→ EXCERPT:
========
Modi govt‘s corporate reforms far from over
India’s corporate reforms scorecard under the current government has been a mix of hits and misses, with some proving to be transformative, while others not delivering adequately on the stated intent.
In its 2014 campaign, the Bharatiya Janata Party relied heavily on the “policy paralysis” pitch, blaming the Congress-led government for India lagging behind in ease of doing business. Later, Narendra Modi’s government launched many big-ticket business-centred policy moves. Some were seen as transformative, while others are yet to make meaningful impact. Here’s a look:
BIG BANG CAPITAL
Seen as the most infamous legacy of the previous regime, India’s bad loans mess showed in the impaired balance sheets of banks by the mid-2010s. The cracks were laid bare after an asset quality review in 2016. By 2018, gross non-performing assets (NPAs) had scaled a peak of 11.5% of total advances, and almost a dozen banks were under the prompt corrective action (PCA) framework.
With further recognition of restructured loans, provisioning requirements surged, especially for staterun banks. To fix their balance sheets and to nurse the system back to good health, the Centre rolled out a massive recapitalization drive, amounting to close to ₹3 trillion between 2017 and 2022.
The exercise showed results: Profit margins of public sector banks began improving as lending resumed. “The pain was severe, but beneficial effects started to show up from 2018, resulting in improved asset quality,” the Reserve Bank of India (RBI) noted in October 2023. By 2022, all troubled banks had exited the PCA, and the gross NPA ratio fell to 3.9% by March 2023.
Stability seems to be back. “The stress test results reveal that scheduled commercial banks are wellcapitalized and capable of absorbing macroeconomic shocks even in the absence of any further capital infusion by stakeholders,” the RBI said in another report. No bank was likely to breach the minimum capital requirement norm in the next one year, the report said.
INSOLVENCY CODE: A STRESS BUSTER?
All moves were not as successful. The 2016 Insolvency and Bankruptcy Code (IBC) was also aimed to be a game changer, meant to bring a sense of structure to the insolvency process through a time-sensitive approach. But it did not live up to its intent, bogged down by litigation and amendments. It has already been amended more than 90 times, as per a count by Crisil Ratings.
========
→ MATERIAL PROVIDED:

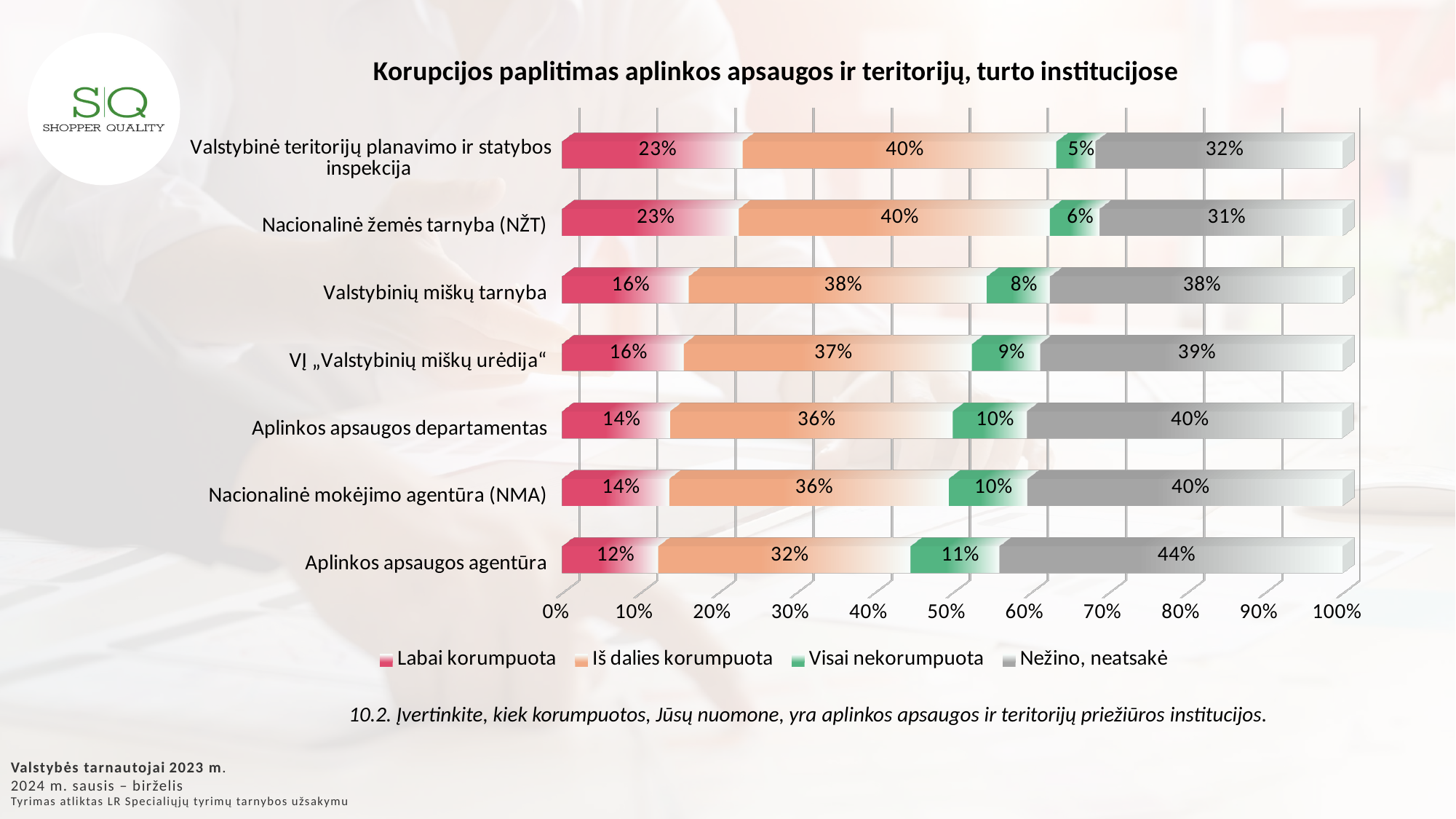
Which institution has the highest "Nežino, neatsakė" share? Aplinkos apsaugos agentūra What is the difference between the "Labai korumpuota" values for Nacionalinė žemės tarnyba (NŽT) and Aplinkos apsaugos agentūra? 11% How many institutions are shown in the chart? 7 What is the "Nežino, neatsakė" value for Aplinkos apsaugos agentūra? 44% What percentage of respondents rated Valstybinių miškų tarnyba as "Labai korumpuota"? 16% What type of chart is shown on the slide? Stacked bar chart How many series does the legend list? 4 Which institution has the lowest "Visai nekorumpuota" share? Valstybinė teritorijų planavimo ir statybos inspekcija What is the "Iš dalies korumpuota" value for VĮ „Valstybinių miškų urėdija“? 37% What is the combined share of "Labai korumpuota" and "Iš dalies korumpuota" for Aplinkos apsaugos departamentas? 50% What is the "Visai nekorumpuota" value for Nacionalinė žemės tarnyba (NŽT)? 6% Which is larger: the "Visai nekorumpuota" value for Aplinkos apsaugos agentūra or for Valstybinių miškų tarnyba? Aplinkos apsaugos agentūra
========
→ EXERCISE SET:
1: According to the article on India's corporate reforms, how many times has the Insolvency and Bankruptcy Code been amended, per Crisil Ratings?
2: Copy the passage of the article on India's corporate reforms between "Stability seems to" and "A STRESS BUSTER?", inclusive.
3: List every distinct calendar year named in the article on India's corporate reforms, leaving out decades.
The lines after the article aren't needed for anything here.

→ RESPONSES FOR EACH TASK:
1: More than 90 times.

2:
Stability seems to be back. “The stress test results reveal that scheduled commercial banks are wellcapitalized and capable of absorbing macroeconomic shocks even in the absence of any further capital infusion by stakeholders,” the RBI said in another report. No bank was likely to breach the minimum capital requirement norm in the next one year, the report said.
INSOLVENCY CODE: A STRESS BUSTER?

3: 2014, 2016, 2017, 2018, 2022, 2023